Saturday, December 01, 2012

The best chocolate cookies - rich and chewy

This recipe is for devoted chocolate lovers - you feel the taste of chocolate in your mouth minutes after you have swallowed the last bite. It is not for people who prefer sweet desserts and the mild taste of milk chocolate - cookies get slightly bitter. The main reason I do them again and again is because the chocolate inside them is soft and remains melted even the day after they are prepared. Recipe is from here and it is for 8 cookies. The original has chocolate chips as an ingredient, but I prefer to make these cookies with chopped chocolate because chocolate chips tend to keep their shape while baking and I want to obtain a more homogenous velvety texture.
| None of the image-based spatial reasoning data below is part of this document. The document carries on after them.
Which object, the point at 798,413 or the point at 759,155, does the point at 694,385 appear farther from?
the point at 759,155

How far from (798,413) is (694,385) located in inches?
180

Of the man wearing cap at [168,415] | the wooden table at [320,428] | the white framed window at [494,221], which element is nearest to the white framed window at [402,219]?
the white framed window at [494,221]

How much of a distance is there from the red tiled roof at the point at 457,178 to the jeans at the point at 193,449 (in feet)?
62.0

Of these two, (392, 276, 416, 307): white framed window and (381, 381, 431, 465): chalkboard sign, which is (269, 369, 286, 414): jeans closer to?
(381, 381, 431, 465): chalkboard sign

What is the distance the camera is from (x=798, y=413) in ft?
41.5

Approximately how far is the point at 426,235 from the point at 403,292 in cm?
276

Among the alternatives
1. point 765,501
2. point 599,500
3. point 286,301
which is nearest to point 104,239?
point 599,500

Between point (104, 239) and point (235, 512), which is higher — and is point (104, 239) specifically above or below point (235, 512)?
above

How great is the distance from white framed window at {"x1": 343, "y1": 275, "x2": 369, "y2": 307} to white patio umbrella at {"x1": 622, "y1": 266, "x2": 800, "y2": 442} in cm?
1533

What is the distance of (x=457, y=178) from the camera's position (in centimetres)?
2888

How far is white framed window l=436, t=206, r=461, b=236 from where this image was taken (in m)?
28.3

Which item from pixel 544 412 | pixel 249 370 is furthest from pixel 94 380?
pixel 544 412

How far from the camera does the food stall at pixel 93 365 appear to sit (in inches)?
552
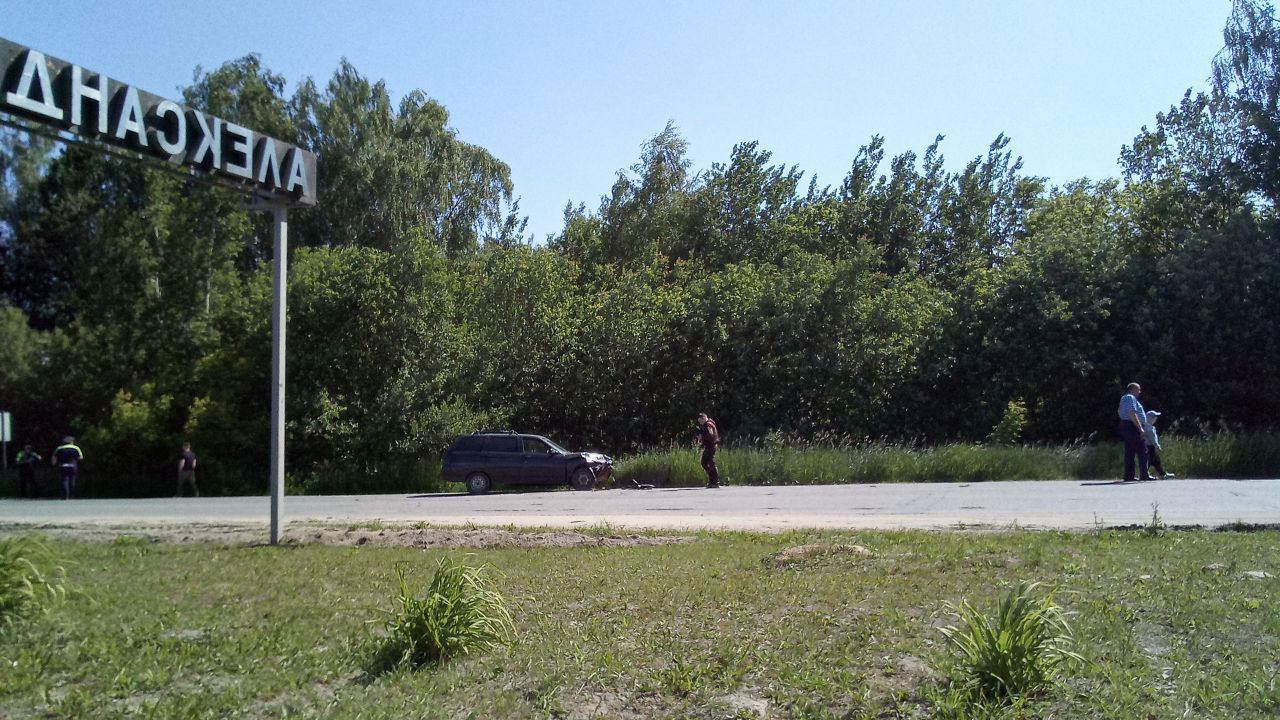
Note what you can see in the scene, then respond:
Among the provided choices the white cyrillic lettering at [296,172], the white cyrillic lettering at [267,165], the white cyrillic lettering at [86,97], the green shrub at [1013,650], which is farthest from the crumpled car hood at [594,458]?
the green shrub at [1013,650]

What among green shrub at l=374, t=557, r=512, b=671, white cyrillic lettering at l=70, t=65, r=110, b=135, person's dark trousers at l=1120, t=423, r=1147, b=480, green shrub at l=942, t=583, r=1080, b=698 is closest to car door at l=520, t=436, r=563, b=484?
person's dark trousers at l=1120, t=423, r=1147, b=480

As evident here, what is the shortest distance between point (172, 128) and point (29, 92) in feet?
5.33

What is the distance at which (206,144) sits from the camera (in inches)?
448

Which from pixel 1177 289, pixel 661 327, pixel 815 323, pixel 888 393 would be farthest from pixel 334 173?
pixel 1177 289

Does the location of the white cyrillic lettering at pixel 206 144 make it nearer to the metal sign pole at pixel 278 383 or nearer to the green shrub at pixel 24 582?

These cookies are perfect for making ice cream sandwiches.
If you prefer crunchy cookies with emphasis on the butter as a taste, I can recommend you the Crunchy buttery cookies

  • 120 g bittersweet chocolate (70%) chopped (for melting)
  • 30 g butter
  • 40 g flour
  • 1/2 teaspoon baking powder
  • Pinch of salt
  • 1 large egg
  • 80 g brown sugar
  • 1/2 teaspoon vanilla
  • 190 g bittersweet chocolate (70%) chopped  (instead of chocolate chips)
Put butter and chocolate for melting into a double broiler and heat for some minutes 
stirring occasionally.
Beat egg and sugar in a bowl on medium speed until no sugar crystals remain. 
Add vanilla,  melted chocolate and mix. Stir in flour, salt and baking powder and 
chopped chocolate and mix well with a spoon to incorporate. Put the bowl with a cookie 
dough in the freezer for 20 minutes. Preheat oven to 180 C and line a baking tray 
with parchment paper. Form eight balls from the dough and place on the tray leaving 
enough space between the cookies, because they will spread during baking. 
Bake for 12 minutes until the tops get shiny and cracked.